Os inimigos declarados da sinapse parecem incapazes de compreender o óbvio

Fernanda Torres (Foto: Reprodução (Redes Sociais))
A imbecilidade, ao que tudo indica, não conhece limites nem constrangimentos. Ela se apresenta tanto naqueles que acreditam sinceramente - com fé quase religiosa - nas bobagens que consomem, quanto na turma dos oportunistas profissionais, sempre à espreita de uma espuma qualquer para tentar surfar na onda da extrema-direita, imaginando que essa marola histérica será eterna e lhes garantirá relevância para além do próximo ciclo de likes. Aos primeiros, concedo o benefício da dúvida e até certa boa-fé. Aos segundos, bem… que se arrebentem no primeiro teste em que o cálculo oportunista for confrontado com a realidade.

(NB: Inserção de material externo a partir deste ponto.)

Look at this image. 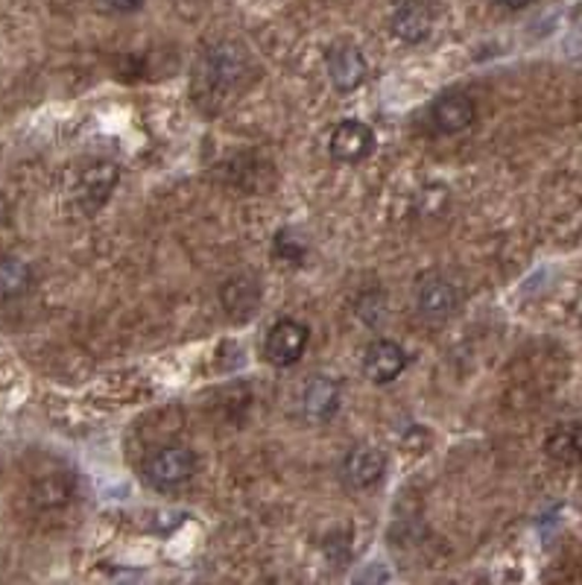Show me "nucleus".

A insanidade da vez atende pelo nome de “cancelamento das Havaianas”. Sim, você leu certo. Um conjunto de perfis extremistas decidiu se sentir profundamente ofendido por uma fala da atriz Fernanda Torres, dita a partir de um roteiro publicitário que, convém lembrar, não foi escrito por ela. Segundo essa gente, Fernanda estaria atacando valores sagrados ao sugerir que as pessoas entrem no ano novo não apenas com o pé direito - expressão popular -, mas com os dois pés. Eis o crime: desejar que as pessoas caminhem inteiras para o ano seguinte. Para os caçadores de comunistas imaginários, isso já foi o suficiente para enxergar a foice e o martelo escondidos entre as tiras de borracha.

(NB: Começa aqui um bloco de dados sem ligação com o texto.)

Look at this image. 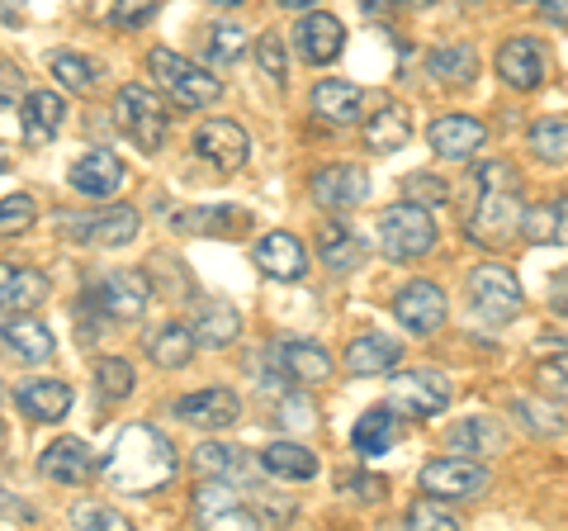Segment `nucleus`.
<instances>
[{"mask_svg": "<svg viewBox=\"0 0 568 531\" xmlns=\"http://www.w3.org/2000/svg\"><path fill=\"white\" fill-rule=\"evenodd\" d=\"M261 470L275 474V480H313L317 455L308 447H298V441H271V447L261 451Z\"/></svg>", "mask_w": 568, "mask_h": 531, "instance_id": "nucleus-34", "label": "nucleus"}, {"mask_svg": "<svg viewBox=\"0 0 568 531\" xmlns=\"http://www.w3.org/2000/svg\"><path fill=\"white\" fill-rule=\"evenodd\" d=\"M388 403L403 413V418H436L450 409V384L440 370H403L388 384Z\"/></svg>", "mask_w": 568, "mask_h": 531, "instance_id": "nucleus-7", "label": "nucleus"}, {"mask_svg": "<svg viewBox=\"0 0 568 531\" xmlns=\"http://www.w3.org/2000/svg\"><path fill=\"white\" fill-rule=\"evenodd\" d=\"M95 451L85 447L81 437H62L39 455V474L43 480H58V484H85L95 474Z\"/></svg>", "mask_w": 568, "mask_h": 531, "instance_id": "nucleus-19", "label": "nucleus"}, {"mask_svg": "<svg viewBox=\"0 0 568 531\" xmlns=\"http://www.w3.org/2000/svg\"><path fill=\"white\" fill-rule=\"evenodd\" d=\"M545 72H549V62H545L540 39H507L497 48V77H503L511 91H536Z\"/></svg>", "mask_w": 568, "mask_h": 531, "instance_id": "nucleus-18", "label": "nucleus"}, {"mask_svg": "<svg viewBox=\"0 0 568 531\" xmlns=\"http://www.w3.org/2000/svg\"><path fill=\"white\" fill-rule=\"evenodd\" d=\"M52 77H58L67 91H95V81H100V67L91 58H81V52H52Z\"/></svg>", "mask_w": 568, "mask_h": 531, "instance_id": "nucleus-41", "label": "nucleus"}, {"mask_svg": "<svg viewBox=\"0 0 568 531\" xmlns=\"http://www.w3.org/2000/svg\"><path fill=\"white\" fill-rule=\"evenodd\" d=\"M469 304L484 323H507V318L521 313V285L507 266L484 261L478 271L469 275Z\"/></svg>", "mask_w": 568, "mask_h": 531, "instance_id": "nucleus-6", "label": "nucleus"}, {"mask_svg": "<svg viewBox=\"0 0 568 531\" xmlns=\"http://www.w3.org/2000/svg\"><path fill=\"white\" fill-rule=\"evenodd\" d=\"M0 233L6 238H14V233H24V228L33 223V200L29 194H6V204H0Z\"/></svg>", "mask_w": 568, "mask_h": 531, "instance_id": "nucleus-50", "label": "nucleus"}, {"mask_svg": "<svg viewBox=\"0 0 568 531\" xmlns=\"http://www.w3.org/2000/svg\"><path fill=\"white\" fill-rule=\"evenodd\" d=\"M540 6H545V14H549V24L568 29V0H540Z\"/></svg>", "mask_w": 568, "mask_h": 531, "instance_id": "nucleus-55", "label": "nucleus"}, {"mask_svg": "<svg viewBox=\"0 0 568 531\" xmlns=\"http://www.w3.org/2000/svg\"><path fill=\"white\" fill-rule=\"evenodd\" d=\"M536 384H540L545 399H568V351L536 365Z\"/></svg>", "mask_w": 568, "mask_h": 531, "instance_id": "nucleus-49", "label": "nucleus"}, {"mask_svg": "<svg viewBox=\"0 0 568 531\" xmlns=\"http://www.w3.org/2000/svg\"><path fill=\"white\" fill-rule=\"evenodd\" d=\"M213 6H223V10H233V6H242V0H213Z\"/></svg>", "mask_w": 568, "mask_h": 531, "instance_id": "nucleus-58", "label": "nucleus"}, {"mask_svg": "<svg viewBox=\"0 0 568 531\" xmlns=\"http://www.w3.org/2000/svg\"><path fill=\"white\" fill-rule=\"evenodd\" d=\"M422 489L432 493V499H474V493L488 489V470L478 465L474 455H440L432 465H422Z\"/></svg>", "mask_w": 568, "mask_h": 531, "instance_id": "nucleus-10", "label": "nucleus"}, {"mask_svg": "<svg viewBox=\"0 0 568 531\" xmlns=\"http://www.w3.org/2000/svg\"><path fill=\"white\" fill-rule=\"evenodd\" d=\"M166 123H171L166 104L156 100L148 86H123V91L114 96V129L148 157L166 148Z\"/></svg>", "mask_w": 568, "mask_h": 531, "instance_id": "nucleus-4", "label": "nucleus"}, {"mask_svg": "<svg viewBox=\"0 0 568 531\" xmlns=\"http://www.w3.org/2000/svg\"><path fill=\"white\" fill-rule=\"evenodd\" d=\"M152 14H156V0H114V6H110V24L138 29V24H148Z\"/></svg>", "mask_w": 568, "mask_h": 531, "instance_id": "nucleus-53", "label": "nucleus"}, {"mask_svg": "<svg viewBox=\"0 0 568 531\" xmlns=\"http://www.w3.org/2000/svg\"><path fill=\"white\" fill-rule=\"evenodd\" d=\"M194 332L190 328H181V323H166V328H156L152 338H148V357L162 365V370H181V365H190V357H194Z\"/></svg>", "mask_w": 568, "mask_h": 531, "instance_id": "nucleus-38", "label": "nucleus"}, {"mask_svg": "<svg viewBox=\"0 0 568 531\" xmlns=\"http://www.w3.org/2000/svg\"><path fill=\"white\" fill-rule=\"evenodd\" d=\"M242 223H252L242 214V209H181V214H175V228H181V233H237Z\"/></svg>", "mask_w": 568, "mask_h": 531, "instance_id": "nucleus-40", "label": "nucleus"}, {"mask_svg": "<svg viewBox=\"0 0 568 531\" xmlns=\"http://www.w3.org/2000/svg\"><path fill=\"white\" fill-rule=\"evenodd\" d=\"M511 413H517L530 432H540V437H559L564 432V418L549 409V403H536V399H511Z\"/></svg>", "mask_w": 568, "mask_h": 531, "instance_id": "nucleus-46", "label": "nucleus"}, {"mask_svg": "<svg viewBox=\"0 0 568 531\" xmlns=\"http://www.w3.org/2000/svg\"><path fill=\"white\" fill-rule=\"evenodd\" d=\"M204 52H209V62H213V67L237 62L242 52H246V29H242V24H233V20L213 24V29H209V39H204Z\"/></svg>", "mask_w": 568, "mask_h": 531, "instance_id": "nucleus-42", "label": "nucleus"}, {"mask_svg": "<svg viewBox=\"0 0 568 531\" xmlns=\"http://www.w3.org/2000/svg\"><path fill=\"white\" fill-rule=\"evenodd\" d=\"M62 114H67V104L58 100V91H33L24 100V143H33V148L52 143L62 129Z\"/></svg>", "mask_w": 568, "mask_h": 531, "instance_id": "nucleus-31", "label": "nucleus"}, {"mask_svg": "<svg viewBox=\"0 0 568 531\" xmlns=\"http://www.w3.org/2000/svg\"><path fill=\"white\" fill-rule=\"evenodd\" d=\"M194 470L209 474V480H233V484H252V460L237 447H223V441H204L194 451Z\"/></svg>", "mask_w": 568, "mask_h": 531, "instance_id": "nucleus-30", "label": "nucleus"}, {"mask_svg": "<svg viewBox=\"0 0 568 531\" xmlns=\"http://www.w3.org/2000/svg\"><path fill=\"white\" fill-rule=\"evenodd\" d=\"M194 518H200L204 527H223V531H237V527H261L256 508L246 493L233 489V480H209L194 489Z\"/></svg>", "mask_w": 568, "mask_h": 531, "instance_id": "nucleus-8", "label": "nucleus"}, {"mask_svg": "<svg viewBox=\"0 0 568 531\" xmlns=\"http://www.w3.org/2000/svg\"><path fill=\"white\" fill-rule=\"evenodd\" d=\"M0 299H6V313H14V309H39L43 299H48V275L43 271H33V266H6L0 271Z\"/></svg>", "mask_w": 568, "mask_h": 531, "instance_id": "nucleus-26", "label": "nucleus"}, {"mask_svg": "<svg viewBox=\"0 0 568 531\" xmlns=\"http://www.w3.org/2000/svg\"><path fill=\"white\" fill-rule=\"evenodd\" d=\"M403 200H413L422 209H440V204L450 200V186L440 181V176H432V171H413L403 181Z\"/></svg>", "mask_w": 568, "mask_h": 531, "instance_id": "nucleus-44", "label": "nucleus"}, {"mask_svg": "<svg viewBox=\"0 0 568 531\" xmlns=\"http://www.w3.org/2000/svg\"><path fill=\"white\" fill-rule=\"evenodd\" d=\"M275 6H284V10H308V6H317V0H275Z\"/></svg>", "mask_w": 568, "mask_h": 531, "instance_id": "nucleus-56", "label": "nucleus"}, {"mask_svg": "<svg viewBox=\"0 0 568 531\" xmlns=\"http://www.w3.org/2000/svg\"><path fill=\"white\" fill-rule=\"evenodd\" d=\"M407 527H413V531H455L459 527V518H455V512L446 508V499H432V493H426V499L422 503H413V508H407V518H403Z\"/></svg>", "mask_w": 568, "mask_h": 531, "instance_id": "nucleus-43", "label": "nucleus"}, {"mask_svg": "<svg viewBox=\"0 0 568 531\" xmlns=\"http://www.w3.org/2000/svg\"><path fill=\"white\" fill-rule=\"evenodd\" d=\"M365 148H375V152H398V148H407V138H413V114L403 110V104H379L375 114L365 119Z\"/></svg>", "mask_w": 568, "mask_h": 531, "instance_id": "nucleus-25", "label": "nucleus"}, {"mask_svg": "<svg viewBox=\"0 0 568 531\" xmlns=\"http://www.w3.org/2000/svg\"><path fill=\"white\" fill-rule=\"evenodd\" d=\"M271 361L284 380H298V384H323L332 375V357L327 347H317L308 338H280L271 347Z\"/></svg>", "mask_w": 568, "mask_h": 531, "instance_id": "nucleus-16", "label": "nucleus"}, {"mask_svg": "<svg viewBox=\"0 0 568 531\" xmlns=\"http://www.w3.org/2000/svg\"><path fill=\"white\" fill-rule=\"evenodd\" d=\"M194 152H200L209 167H219L223 176H233L246 167V157H252V138H246L242 123H233V119H209L204 129L194 133Z\"/></svg>", "mask_w": 568, "mask_h": 531, "instance_id": "nucleus-11", "label": "nucleus"}, {"mask_svg": "<svg viewBox=\"0 0 568 531\" xmlns=\"http://www.w3.org/2000/svg\"><path fill=\"white\" fill-rule=\"evenodd\" d=\"M237 413H242V399L233 389H194V394L175 399V418L190 422V428H204V432L233 428Z\"/></svg>", "mask_w": 568, "mask_h": 531, "instance_id": "nucleus-14", "label": "nucleus"}, {"mask_svg": "<svg viewBox=\"0 0 568 531\" xmlns=\"http://www.w3.org/2000/svg\"><path fill=\"white\" fill-rule=\"evenodd\" d=\"M369 194V176L361 167H323L313 176V200L323 209H355Z\"/></svg>", "mask_w": 568, "mask_h": 531, "instance_id": "nucleus-21", "label": "nucleus"}, {"mask_svg": "<svg viewBox=\"0 0 568 531\" xmlns=\"http://www.w3.org/2000/svg\"><path fill=\"white\" fill-rule=\"evenodd\" d=\"M426 143L436 148V157H446V162H465V157H474L488 143V129L474 114H440L426 129Z\"/></svg>", "mask_w": 568, "mask_h": 531, "instance_id": "nucleus-17", "label": "nucleus"}, {"mask_svg": "<svg viewBox=\"0 0 568 531\" xmlns=\"http://www.w3.org/2000/svg\"><path fill=\"white\" fill-rule=\"evenodd\" d=\"M67 186L77 190L81 200H110V194H119V186H123V162L110 148H91L85 157L71 162Z\"/></svg>", "mask_w": 568, "mask_h": 531, "instance_id": "nucleus-13", "label": "nucleus"}, {"mask_svg": "<svg viewBox=\"0 0 568 531\" xmlns=\"http://www.w3.org/2000/svg\"><path fill=\"white\" fill-rule=\"evenodd\" d=\"M256 62H261V72L271 77L275 86L290 81V52H284V39H280V33H261V43H256Z\"/></svg>", "mask_w": 568, "mask_h": 531, "instance_id": "nucleus-47", "label": "nucleus"}, {"mask_svg": "<svg viewBox=\"0 0 568 531\" xmlns=\"http://www.w3.org/2000/svg\"><path fill=\"white\" fill-rule=\"evenodd\" d=\"M521 238L536 242V247H568V194L564 200H549L526 209V223H521Z\"/></svg>", "mask_w": 568, "mask_h": 531, "instance_id": "nucleus-33", "label": "nucleus"}, {"mask_svg": "<svg viewBox=\"0 0 568 531\" xmlns=\"http://www.w3.org/2000/svg\"><path fill=\"white\" fill-rule=\"evenodd\" d=\"M361 86H351V81H317L313 86V110L317 119H327V123H361Z\"/></svg>", "mask_w": 568, "mask_h": 531, "instance_id": "nucleus-28", "label": "nucleus"}, {"mask_svg": "<svg viewBox=\"0 0 568 531\" xmlns=\"http://www.w3.org/2000/svg\"><path fill=\"white\" fill-rule=\"evenodd\" d=\"M256 266L271 280H304L308 275V252L294 233H265L256 242Z\"/></svg>", "mask_w": 568, "mask_h": 531, "instance_id": "nucleus-22", "label": "nucleus"}, {"mask_svg": "<svg viewBox=\"0 0 568 531\" xmlns=\"http://www.w3.org/2000/svg\"><path fill=\"white\" fill-rule=\"evenodd\" d=\"M175 465H181V460H175L171 441L156 428H148V422H133V428L119 432L114 451L100 460V474H104V484L119 493H152L171 480Z\"/></svg>", "mask_w": 568, "mask_h": 531, "instance_id": "nucleus-2", "label": "nucleus"}, {"mask_svg": "<svg viewBox=\"0 0 568 531\" xmlns=\"http://www.w3.org/2000/svg\"><path fill=\"white\" fill-rule=\"evenodd\" d=\"M549 309H555V313H564V318H568V271L549 275Z\"/></svg>", "mask_w": 568, "mask_h": 531, "instance_id": "nucleus-54", "label": "nucleus"}, {"mask_svg": "<svg viewBox=\"0 0 568 531\" xmlns=\"http://www.w3.org/2000/svg\"><path fill=\"white\" fill-rule=\"evenodd\" d=\"M426 67H432V77L446 81V86H474V77H478V52L469 43H440V48H432Z\"/></svg>", "mask_w": 568, "mask_h": 531, "instance_id": "nucleus-35", "label": "nucleus"}, {"mask_svg": "<svg viewBox=\"0 0 568 531\" xmlns=\"http://www.w3.org/2000/svg\"><path fill=\"white\" fill-rule=\"evenodd\" d=\"M194 342L209 347V351H223V347H233V338L242 332V313L227 304V299H204L200 309H194Z\"/></svg>", "mask_w": 568, "mask_h": 531, "instance_id": "nucleus-23", "label": "nucleus"}, {"mask_svg": "<svg viewBox=\"0 0 568 531\" xmlns=\"http://www.w3.org/2000/svg\"><path fill=\"white\" fill-rule=\"evenodd\" d=\"M530 152L549 167H568V119H536L526 133Z\"/></svg>", "mask_w": 568, "mask_h": 531, "instance_id": "nucleus-39", "label": "nucleus"}, {"mask_svg": "<svg viewBox=\"0 0 568 531\" xmlns=\"http://www.w3.org/2000/svg\"><path fill=\"white\" fill-rule=\"evenodd\" d=\"M62 228L71 238H81V242H91V247H123V242H133L138 238V209L129 204H114V209H100V214L91 219H77V214H62Z\"/></svg>", "mask_w": 568, "mask_h": 531, "instance_id": "nucleus-12", "label": "nucleus"}, {"mask_svg": "<svg viewBox=\"0 0 568 531\" xmlns=\"http://www.w3.org/2000/svg\"><path fill=\"white\" fill-rule=\"evenodd\" d=\"M446 447L450 451H469V455H493V451H503V422L465 418V422H455V428H450Z\"/></svg>", "mask_w": 568, "mask_h": 531, "instance_id": "nucleus-37", "label": "nucleus"}, {"mask_svg": "<svg viewBox=\"0 0 568 531\" xmlns=\"http://www.w3.org/2000/svg\"><path fill=\"white\" fill-rule=\"evenodd\" d=\"M379 247L388 261H417L436 247V223H432V209H422L413 200H403L394 209L379 214Z\"/></svg>", "mask_w": 568, "mask_h": 531, "instance_id": "nucleus-5", "label": "nucleus"}, {"mask_svg": "<svg viewBox=\"0 0 568 531\" xmlns=\"http://www.w3.org/2000/svg\"><path fill=\"white\" fill-rule=\"evenodd\" d=\"M294 39H298V52H304V58H308L313 67H327V62L342 58V48H346V29H342V20H332V14L313 10V14H304V20H298Z\"/></svg>", "mask_w": 568, "mask_h": 531, "instance_id": "nucleus-20", "label": "nucleus"}, {"mask_svg": "<svg viewBox=\"0 0 568 531\" xmlns=\"http://www.w3.org/2000/svg\"><path fill=\"white\" fill-rule=\"evenodd\" d=\"M148 72L156 77V86H162L175 104H185V110H204V104H213L223 96L219 77L204 72V67H194V62H185L181 52H171V48H152L148 52Z\"/></svg>", "mask_w": 568, "mask_h": 531, "instance_id": "nucleus-3", "label": "nucleus"}, {"mask_svg": "<svg viewBox=\"0 0 568 531\" xmlns=\"http://www.w3.org/2000/svg\"><path fill=\"white\" fill-rule=\"evenodd\" d=\"M317 257H323L327 271H351V266L365 261V238L346 223H323L317 228Z\"/></svg>", "mask_w": 568, "mask_h": 531, "instance_id": "nucleus-27", "label": "nucleus"}, {"mask_svg": "<svg viewBox=\"0 0 568 531\" xmlns=\"http://www.w3.org/2000/svg\"><path fill=\"white\" fill-rule=\"evenodd\" d=\"M14 403L29 413V418H39V422H58L71 413V389L62 380H33L24 384L20 394H14Z\"/></svg>", "mask_w": 568, "mask_h": 531, "instance_id": "nucleus-32", "label": "nucleus"}, {"mask_svg": "<svg viewBox=\"0 0 568 531\" xmlns=\"http://www.w3.org/2000/svg\"><path fill=\"white\" fill-rule=\"evenodd\" d=\"M394 6H407V10H422V6H432V0H394Z\"/></svg>", "mask_w": 568, "mask_h": 531, "instance_id": "nucleus-57", "label": "nucleus"}, {"mask_svg": "<svg viewBox=\"0 0 568 531\" xmlns=\"http://www.w3.org/2000/svg\"><path fill=\"white\" fill-rule=\"evenodd\" d=\"M6 347H10V357H20V361H48L52 357V332L43 323H33V318H6Z\"/></svg>", "mask_w": 568, "mask_h": 531, "instance_id": "nucleus-36", "label": "nucleus"}, {"mask_svg": "<svg viewBox=\"0 0 568 531\" xmlns=\"http://www.w3.org/2000/svg\"><path fill=\"white\" fill-rule=\"evenodd\" d=\"M95 384L104 399H129L133 394V365L119 361V357H104L95 361Z\"/></svg>", "mask_w": 568, "mask_h": 531, "instance_id": "nucleus-45", "label": "nucleus"}, {"mask_svg": "<svg viewBox=\"0 0 568 531\" xmlns=\"http://www.w3.org/2000/svg\"><path fill=\"white\" fill-rule=\"evenodd\" d=\"M91 304L104 318H114V323H138L142 309L152 304V275L148 271H110L95 285Z\"/></svg>", "mask_w": 568, "mask_h": 531, "instance_id": "nucleus-9", "label": "nucleus"}, {"mask_svg": "<svg viewBox=\"0 0 568 531\" xmlns=\"http://www.w3.org/2000/svg\"><path fill=\"white\" fill-rule=\"evenodd\" d=\"M71 522H77L81 531H91V527H104V531H123L129 527V518L114 508H100V503H81L77 512H71Z\"/></svg>", "mask_w": 568, "mask_h": 531, "instance_id": "nucleus-51", "label": "nucleus"}, {"mask_svg": "<svg viewBox=\"0 0 568 531\" xmlns=\"http://www.w3.org/2000/svg\"><path fill=\"white\" fill-rule=\"evenodd\" d=\"M351 447L365 460H379L384 451L398 447V418L388 409H365L361 422H355V432H351Z\"/></svg>", "mask_w": 568, "mask_h": 531, "instance_id": "nucleus-29", "label": "nucleus"}, {"mask_svg": "<svg viewBox=\"0 0 568 531\" xmlns=\"http://www.w3.org/2000/svg\"><path fill=\"white\" fill-rule=\"evenodd\" d=\"M474 200L465 219V238L478 247H507L511 238H521L526 209H521V181L507 162H484L474 171Z\"/></svg>", "mask_w": 568, "mask_h": 531, "instance_id": "nucleus-1", "label": "nucleus"}, {"mask_svg": "<svg viewBox=\"0 0 568 531\" xmlns=\"http://www.w3.org/2000/svg\"><path fill=\"white\" fill-rule=\"evenodd\" d=\"M403 347L394 338H384V332H365V338H355L346 347V370L351 375H388V370L398 365Z\"/></svg>", "mask_w": 568, "mask_h": 531, "instance_id": "nucleus-24", "label": "nucleus"}, {"mask_svg": "<svg viewBox=\"0 0 568 531\" xmlns=\"http://www.w3.org/2000/svg\"><path fill=\"white\" fill-rule=\"evenodd\" d=\"M394 313H398V323L407 332L426 338V332H436L440 323H446V294H440V285H432V280H413V285L398 290Z\"/></svg>", "mask_w": 568, "mask_h": 531, "instance_id": "nucleus-15", "label": "nucleus"}, {"mask_svg": "<svg viewBox=\"0 0 568 531\" xmlns=\"http://www.w3.org/2000/svg\"><path fill=\"white\" fill-rule=\"evenodd\" d=\"M246 499H252L261 527H280V522L294 518V499H284V493H275V489H256V484H252V493H246Z\"/></svg>", "mask_w": 568, "mask_h": 531, "instance_id": "nucleus-48", "label": "nucleus"}, {"mask_svg": "<svg viewBox=\"0 0 568 531\" xmlns=\"http://www.w3.org/2000/svg\"><path fill=\"white\" fill-rule=\"evenodd\" d=\"M275 418H280V428H294V432L313 428V403H308V394H290V389H284Z\"/></svg>", "mask_w": 568, "mask_h": 531, "instance_id": "nucleus-52", "label": "nucleus"}]
</instances>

Não há qualquer alusão ideológica no texto. Nenhuma. Zero. Mas os inimigos declarados da sinapse parecem incapazes de compreender o óbvio. Ou, alternativamente, fazem-se de desentendidos com método, criando uma cortina de fumaça conveniente. E aqui a coincidência começa a ficar interessante: o chilique coletivo surge justamente quando vêm à tona as pilhas de dinheiro encontradas na residência do líder da extrema-direita na Câmara, Sóstenes Cavalcanti. Nada como uma boa polêmica fabricada para deslocar manchetes, algoritmos e indignações seletivas.
Ainda assim, a estupidez consegue se superar. Em algum universo paralelo, poderíamos vê-los acusando Fernanda Torres e as Havaianas de capacitismo, por “exigir” dois pés. O déficit cognitivo é tão acentuado que nem percebem que, ao falar em entrar com os dois pés, a atriz reforça - e não diminui - o protagonismo do “adorado” pé direito. Mas pedir coerência a essa gente talvez seja capacitismo intelectual da nossa parte.
Enquanto isso, no mundo real, o suposto boicote parece ter produzido o efeito inverso. Lojas abarrotadas, sandálias voando das prateleiras, filas nos shoppings. As Havaianas, essa sandália que não tem cheiro e não solta as tiras, caminham firmes para se tornar o item mais disputado do amigo secreto nas firmas e nos encontros familiares. Se a intenção era punir a marca, parabéns: conseguiram apenas fazer propaganda gratuita.
No fim das contas, a extrema-direita segue prestando um serviço, neste caso involuntário, ao capitalismo. E Fernanda Torres, sem esforço algum, entrou no ano novo exatamente como sugeriu: com os dois pés - um deles, ao que tudo indica, bem cravado no juízo.